PROBLEM DETAILS:
Write out all of the records below word for word, keeping every line unchanged.

───── MATERIAL TO PROCESS ─────

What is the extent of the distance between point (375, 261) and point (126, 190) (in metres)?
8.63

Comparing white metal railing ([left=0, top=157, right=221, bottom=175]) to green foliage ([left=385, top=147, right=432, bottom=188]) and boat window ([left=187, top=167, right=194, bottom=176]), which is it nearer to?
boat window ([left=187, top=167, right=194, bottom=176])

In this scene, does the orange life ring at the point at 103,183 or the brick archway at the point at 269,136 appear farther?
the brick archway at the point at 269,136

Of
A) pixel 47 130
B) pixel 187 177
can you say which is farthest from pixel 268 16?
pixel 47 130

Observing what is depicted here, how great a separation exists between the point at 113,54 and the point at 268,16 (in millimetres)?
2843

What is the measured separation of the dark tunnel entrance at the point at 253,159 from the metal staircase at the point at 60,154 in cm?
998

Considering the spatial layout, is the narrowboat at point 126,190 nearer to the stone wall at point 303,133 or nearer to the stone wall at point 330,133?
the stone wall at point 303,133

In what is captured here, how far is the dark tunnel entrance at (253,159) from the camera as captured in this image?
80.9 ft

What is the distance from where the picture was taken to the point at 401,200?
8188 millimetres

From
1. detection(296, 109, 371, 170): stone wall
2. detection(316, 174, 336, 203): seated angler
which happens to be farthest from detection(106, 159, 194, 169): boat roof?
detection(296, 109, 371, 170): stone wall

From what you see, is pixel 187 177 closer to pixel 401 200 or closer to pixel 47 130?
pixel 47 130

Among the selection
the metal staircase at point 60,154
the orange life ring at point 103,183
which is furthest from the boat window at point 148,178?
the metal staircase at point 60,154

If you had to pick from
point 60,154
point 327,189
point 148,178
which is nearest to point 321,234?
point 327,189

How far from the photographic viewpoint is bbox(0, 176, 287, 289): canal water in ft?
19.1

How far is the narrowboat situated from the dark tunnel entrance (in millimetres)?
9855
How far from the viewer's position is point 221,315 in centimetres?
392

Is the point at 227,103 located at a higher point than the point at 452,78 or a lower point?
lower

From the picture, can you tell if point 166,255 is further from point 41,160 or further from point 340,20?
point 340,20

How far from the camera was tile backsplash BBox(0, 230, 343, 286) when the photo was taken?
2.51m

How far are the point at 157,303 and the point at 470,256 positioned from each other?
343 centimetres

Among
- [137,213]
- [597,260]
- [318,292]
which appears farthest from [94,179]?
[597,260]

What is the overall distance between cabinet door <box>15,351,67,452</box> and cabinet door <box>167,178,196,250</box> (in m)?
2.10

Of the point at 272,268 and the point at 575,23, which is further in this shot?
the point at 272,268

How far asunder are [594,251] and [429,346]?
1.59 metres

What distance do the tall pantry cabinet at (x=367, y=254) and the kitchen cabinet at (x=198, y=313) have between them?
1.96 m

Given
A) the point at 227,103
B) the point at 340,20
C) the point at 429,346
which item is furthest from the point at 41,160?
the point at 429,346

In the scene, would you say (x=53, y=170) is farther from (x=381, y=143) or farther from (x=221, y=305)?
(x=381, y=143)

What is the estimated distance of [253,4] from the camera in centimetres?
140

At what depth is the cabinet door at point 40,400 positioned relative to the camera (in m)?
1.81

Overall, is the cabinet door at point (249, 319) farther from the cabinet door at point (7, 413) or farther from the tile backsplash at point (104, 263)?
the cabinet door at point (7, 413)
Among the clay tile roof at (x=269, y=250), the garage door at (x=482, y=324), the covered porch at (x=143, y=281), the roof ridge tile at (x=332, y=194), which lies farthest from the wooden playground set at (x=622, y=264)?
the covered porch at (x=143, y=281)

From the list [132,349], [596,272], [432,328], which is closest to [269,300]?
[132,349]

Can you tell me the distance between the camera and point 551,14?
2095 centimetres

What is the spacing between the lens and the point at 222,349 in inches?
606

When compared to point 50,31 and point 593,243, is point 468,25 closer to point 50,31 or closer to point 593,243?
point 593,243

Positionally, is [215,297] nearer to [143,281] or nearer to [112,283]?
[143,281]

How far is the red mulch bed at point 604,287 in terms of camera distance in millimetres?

─────

REPLY TO THE TASK:
What is the extent of the distance between point (375, 261) and point (126, 190) (in metres)?
8.63

Comparing white metal railing ([left=0, top=157, right=221, bottom=175]) to green foliage ([left=385, top=147, right=432, bottom=188]) and boat window ([left=187, top=167, right=194, bottom=176]), which is it nearer to?
boat window ([left=187, top=167, right=194, bottom=176])

In this scene, does the orange life ring at the point at 103,183 or the brick archway at the point at 269,136 appear farther?
the brick archway at the point at 269,136

Of
A) pixel 47 130
B) pixel 187 177
can you say which is farthest from pixel 268 16?
pixel 47 130

Observing what is depicted here, how great a separation exists between the point at 113,54 and the point at 268,16 (in millimetres)?
2843

What is the measured separation of the dark tunnel entrance at the point at 253,159 from the metal staircase at the point at 60,154 in cm?
998

Considering the spatial layout, is the narrowboat at point 126,190 nearer to the stone wall at point 303,133 or nearer to the stone wall at point 330,133?
the stone wall at point 303,133

In what is captured here, how far is the dark tunnel entrance at (253,159) from the camera as captured in this image?
80.9 ft

What is the distance from where the picture was taken to the point at 401,200?
8188 millimetres

From
1. detection(296, 109, 371, 170): stone wall
2. detection(316, 174, 336, 203): seated angler
which happens to be farthest from detection(106, 159, 194, 169): boat roof?
detection(296, 109, 371, 170): stone wall

From what you see, is pixel 187 177 closer to pixel 401 200 or closer to pixel 47 130?
pixel 47 130

Among the selection
the metal staircase at point 60,154
the orange life ring at point 103,183
which is furthest from the boat window at point 148,178?
the metal staircase at point 60,154

If you had to pick from
point 60,154
point 327,189
point 148,178
which is nearest to point 321,234?
point 327,189

How far from the photographic viewpoint is bbox(0, 176, 287, 289): canal water in ft?
19.1

How far is the narrowboat situated from the dark tunnel entrance (in millimetres)?
9855
How far from the viewer's position is point 221,315 in centimetres?
392

Is the point at 227,103 located at a higher point than the point at 452,78 or a lower point?
lower

From the picture, can you tell if point 166,255 is further from point 41,160 or further from point 340,20?
point 340,20

How far from the camera was tile backsplash BBox(0, 230, 343, 286) when the photo was taken?
2.51m

How far are the point at 157,303 and the point at 470,256 positioned from each other?
343 centimetres

Among
- [137,213]
- [597,260]
- [318,292]
which appears farthest from [94,179]?
[597,260]

What is the overall distance between cabinet door <box>15,351,67,452</box> and cabinet door <box>167,178,196,250</box> (in m)?
2.10

Of the point at 272,268 and the point at 575,23, which is further in this shot?
the point at 272,268

How far asunder are [594,251] and [429,346]?
1.59 metres

What distance do the tall pantry cabinet at (x=367, y=254) and the kitchen cabinet at (x=198, y=313) have between them?
1.96 m

Given
A) the point at 227,103
B) the point at 340,20
C) the point at 429,346
which item is furthest from the point at 41,160?
the point at 429,346

In the scene, would you say (x=53, y=170) is farther from (x=381, y=143) or farther from (x=221, y=305)?
(x=381, y=143)

What is the estimated distance of [253,4] from the camera in centimetres?
140

At what depth is the cabinet door at point 40,400 positioned relative to the camera (in m)?
1.81

Overall, is the cabinet door at point (249, 319) farther from the cabinet door at point (7, 413) or farther from the tile backsplash at point (104, 263)?
the cabinet door at point (7, 413)
Among the clay tile roof at (x=269, y=250), the garage door at (x=482, y=324), the covered porch at (x=143, y=281), the roof ridge tile at (x=332, y=194), which lies farthest from the wooden playground set at (x=622, y=264)?
the covered porch at (x=143, y=281)

From the list [132,349], [596,272], [432,328], which is closest to [269,300]?
[132,349]

Can you tell me the distance between the camera and point 551,14?
2095 centimetres

What is the spacing between the lens and the point at 222,349 in inches?
606

When compared to point 50,31 and point 593,243, is point 468,25 closer to point 50,31 or closer to point 593,243?
point 593,243

Positionally, is [215,297] nearer to [143,281] or nearer to [112,283]?
[143,281]

How far is the red mulch bed at point 604,287 in terms of camera distance in millimetres?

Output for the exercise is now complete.